Company: China Merchants Bank Luxembourg China Merchants Bank Co., Ltd., founded in 1987, is China’s first joint-stock commercial bank which has been ranked among China’s top commercial banks for many consecutive years. CMB set up a branch that provides commercial banking services in Luxembourg in March 2015 and acts as the gateway and regional headquarter of CMB group in Continental Europe. In May 2021, China Merchants Bank Co., Ltd., has the subsidies-China Merchants Bank (Europe) S.A. in Luxembourg.
- Developing and implementing policies and frameworks for IT security and risk management.
- Monitoring and managing the IT systems to ensure that they are secure.
- Conducting ICT and Cybersecurity Risk-Self Assessment, in line with both EU regulation and HO policies.
- Ensuring that IT control framework is aligned to the CMB HO framework when relevant.
- Identifying potential regulatory and non-regulatory IT risks through thorough and ongoing risk assessments (such as the possibility of system failure or data loss).
- Assisting in finding practical and cost-effective solutions to identified or revealed security and risk issues.
- Building and maintaining strong and effective working relationships and effective means of communication with other relevant functions such as IT, RM, LC, OP departments.
- Working closely together with internal and external auditors on ICT Risk topics.

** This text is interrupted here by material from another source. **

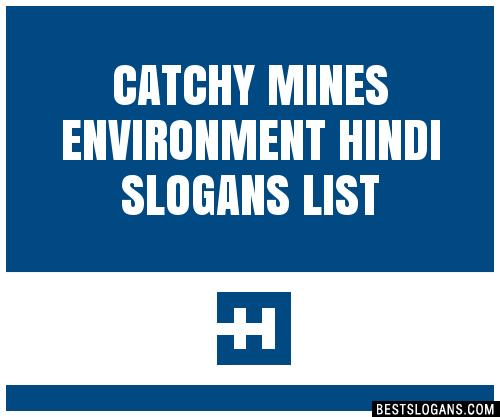 30+ Catchy Mines Environment Hindi Slogans List, Taglines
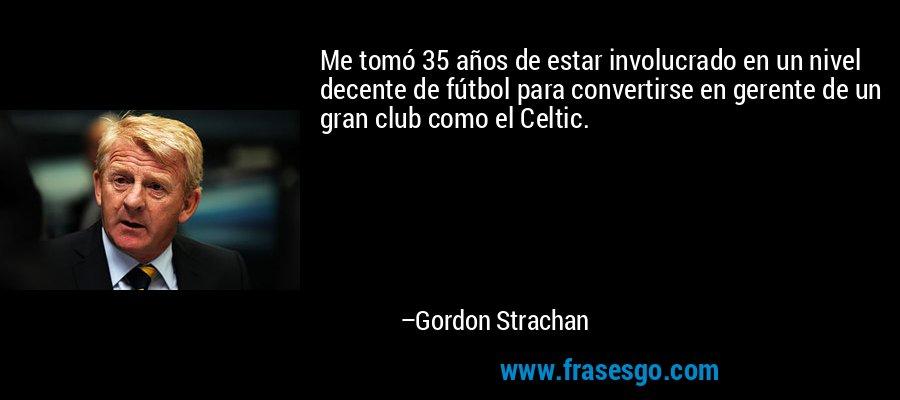 Me tomó 35 años de estar involucrado en un nivel decente de fútbol para convertirse en gerente de un gran club como el Celtic. – Gordon Strachan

- Design an extensive training program and organize regular training targeted to different functions within the Bank.
- Implement a set of Key Risk Indicators (KRI) and defining metrics to regularly measure control effectiveness.
- Providing regular reporting on the ICT risk exposure, mitigating efforts, key milestones, KRIs, escalation of operational events and breaches.

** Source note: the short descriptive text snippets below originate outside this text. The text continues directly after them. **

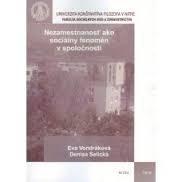 Vondráková, E.: Nezamestnanosť ako sociálny fenomén v spoločnosti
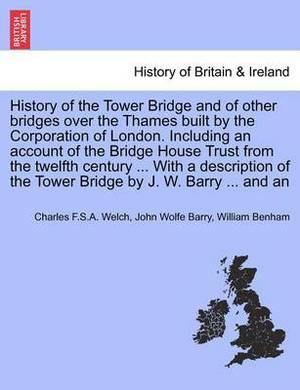 History of the Tower Bridge and of Other Bridges Over the Thames Built by the Corporation of London. Including an Account of the Bridge House Trust from the Twelfth Century ... with a Description of the Tower Bridge by J. W. Barry ... and an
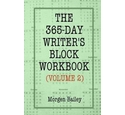 The 365-day writer's block workbook. (Volume 1) - Signed by the Author Morgen Bailey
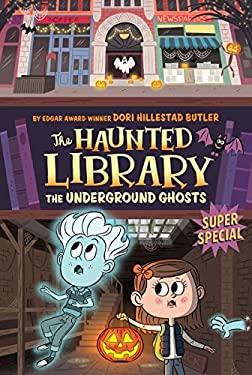 The Underground Ghosts #10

- Actively engaging in end-to-end risk remediation planning, resolution, and monitoring activities.
- Serve as the point of contact for all ICT Risk Management matters.
- Monitoring key trends in the regulatory environment and best market practices (including implementation of DORA, review of real case studies, following the latest industry best practices)
- Raising awareness: influencing behavior to reduce risk and foster a strong technology risk management culture throughout the enterprise.
- Master's degree (information technology, computer science, information security or a related field).
- At least 6 years of professional working experience in ICT Risk Management or in IT.
- Familiar with applicable banking regulations and how they impact the information technology (IT) department.
- Strong interpersonal skills and the ability to develop effective trustworthy relationships with the IT, RM, LC departments and business stakeholders.
- Staying aware of Information Security current affairs, business continuity, data management, security and encryption, and vulnerability analysis and audit.
- Fluent in English and Chinese. Excellent communication skills, both written and verbal to be able to articulate complex IT risks in simple business terms.
- Any relevant certifications is a plus (CISSP, CISA, CRISC).
- Audit or controls background, Big Four experience a plus.
The preceding description is not designed to be a complete list of all duties and responsibilities.